Il semble que cette jurisprudence vaut également en région Wallonne.

Occupation à titre précaire

Dans un jugement du 25 mars 2021, le tribunal de premier instance de la Flandre-Orientale, section Termonde, a dû se prononcer sur la question de savoir si une convention d’occupation précaire tombait sous l’application de la loi sur le bail à ferme. Les faits étaient simples : durant plusieurs années des copropriétaires ont conclu une convention d’occupation précaire avec un agriculteur lequel pouvait exploiter leurs champs en copropriété contre le paiement d’une rémunération qu’il payait annuellement. Selon l’agriculteur, il était clair qu’il y avait un bail à ferme vu le fait qu’il payait chaque année pour pouvoir exploiter ces champs dans son exploitation agricole.
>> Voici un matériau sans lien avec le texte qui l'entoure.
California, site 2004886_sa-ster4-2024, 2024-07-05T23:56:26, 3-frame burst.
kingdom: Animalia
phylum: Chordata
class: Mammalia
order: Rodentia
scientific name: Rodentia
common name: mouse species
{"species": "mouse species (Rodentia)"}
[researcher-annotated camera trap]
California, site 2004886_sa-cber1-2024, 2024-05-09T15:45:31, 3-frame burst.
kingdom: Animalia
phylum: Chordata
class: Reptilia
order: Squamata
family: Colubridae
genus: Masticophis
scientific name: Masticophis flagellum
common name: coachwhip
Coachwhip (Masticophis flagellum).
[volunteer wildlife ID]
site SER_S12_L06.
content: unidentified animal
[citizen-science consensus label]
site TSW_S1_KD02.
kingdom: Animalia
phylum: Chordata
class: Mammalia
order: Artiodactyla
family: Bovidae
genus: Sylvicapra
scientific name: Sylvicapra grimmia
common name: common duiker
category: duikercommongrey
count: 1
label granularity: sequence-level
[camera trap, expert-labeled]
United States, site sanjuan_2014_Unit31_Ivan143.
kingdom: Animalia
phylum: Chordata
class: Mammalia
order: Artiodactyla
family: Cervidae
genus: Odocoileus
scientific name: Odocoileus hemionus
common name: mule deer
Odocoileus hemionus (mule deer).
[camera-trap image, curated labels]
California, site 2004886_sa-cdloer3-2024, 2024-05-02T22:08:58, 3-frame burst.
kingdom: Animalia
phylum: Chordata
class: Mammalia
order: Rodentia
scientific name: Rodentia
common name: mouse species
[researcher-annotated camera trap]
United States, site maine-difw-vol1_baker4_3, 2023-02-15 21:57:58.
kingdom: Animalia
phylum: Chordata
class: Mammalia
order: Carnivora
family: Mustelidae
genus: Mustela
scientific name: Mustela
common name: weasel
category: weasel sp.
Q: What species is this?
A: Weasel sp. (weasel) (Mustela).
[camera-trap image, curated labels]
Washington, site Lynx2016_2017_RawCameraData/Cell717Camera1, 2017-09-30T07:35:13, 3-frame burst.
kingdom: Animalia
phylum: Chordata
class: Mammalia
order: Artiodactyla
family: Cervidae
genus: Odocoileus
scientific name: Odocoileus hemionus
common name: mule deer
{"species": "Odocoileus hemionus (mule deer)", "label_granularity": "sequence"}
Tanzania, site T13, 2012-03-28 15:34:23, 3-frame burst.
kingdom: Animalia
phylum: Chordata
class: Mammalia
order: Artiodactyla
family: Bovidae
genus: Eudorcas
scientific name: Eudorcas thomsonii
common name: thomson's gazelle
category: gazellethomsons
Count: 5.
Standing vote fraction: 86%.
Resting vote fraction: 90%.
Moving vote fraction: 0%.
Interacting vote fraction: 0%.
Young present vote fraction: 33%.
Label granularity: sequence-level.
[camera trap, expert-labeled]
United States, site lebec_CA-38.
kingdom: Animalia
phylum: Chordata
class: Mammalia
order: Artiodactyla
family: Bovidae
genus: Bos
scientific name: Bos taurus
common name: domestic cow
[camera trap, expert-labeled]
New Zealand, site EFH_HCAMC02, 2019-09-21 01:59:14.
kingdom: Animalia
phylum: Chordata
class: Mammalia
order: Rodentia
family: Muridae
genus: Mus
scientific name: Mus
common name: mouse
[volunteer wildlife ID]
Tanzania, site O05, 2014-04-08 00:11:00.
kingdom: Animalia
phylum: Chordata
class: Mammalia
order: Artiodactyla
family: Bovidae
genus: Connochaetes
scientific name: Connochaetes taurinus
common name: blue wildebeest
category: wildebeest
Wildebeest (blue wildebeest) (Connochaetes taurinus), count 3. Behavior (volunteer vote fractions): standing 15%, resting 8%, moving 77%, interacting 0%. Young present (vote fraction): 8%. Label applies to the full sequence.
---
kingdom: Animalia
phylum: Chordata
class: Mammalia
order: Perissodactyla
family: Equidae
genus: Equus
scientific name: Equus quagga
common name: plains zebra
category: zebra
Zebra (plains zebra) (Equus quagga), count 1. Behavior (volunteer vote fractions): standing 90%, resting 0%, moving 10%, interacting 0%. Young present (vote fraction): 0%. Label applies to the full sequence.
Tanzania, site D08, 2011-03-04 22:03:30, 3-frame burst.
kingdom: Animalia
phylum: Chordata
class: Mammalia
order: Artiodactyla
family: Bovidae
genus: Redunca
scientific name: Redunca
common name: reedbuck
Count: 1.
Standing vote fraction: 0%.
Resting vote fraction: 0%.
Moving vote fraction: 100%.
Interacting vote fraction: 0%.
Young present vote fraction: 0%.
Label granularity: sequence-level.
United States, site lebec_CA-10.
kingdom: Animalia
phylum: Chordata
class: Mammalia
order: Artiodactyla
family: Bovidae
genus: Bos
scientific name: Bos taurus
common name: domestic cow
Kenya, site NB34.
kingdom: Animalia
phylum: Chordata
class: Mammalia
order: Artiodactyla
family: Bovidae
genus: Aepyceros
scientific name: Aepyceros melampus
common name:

Dans son jugement, le tribunal de premier instance décide qu’une occupation à titre précaire peut constituer une forme de location ne tombant pas sous les dispositions de la loi sur les baux à ferme, à condition que le contrat ainsi libellé réponde à une situation spécifique et ne serve pas à éluder la loi. Ceci implique nécessairement une situation « d’attente » limitée. La mise à disposition temporaire de terres en attente d’une liquidation de succession, comme c’était le cas dans cette affaire, peut justifier l’existence d’une occupation précaire sans qu’il y ait une situation contraire à la législation sur les baux à ferme.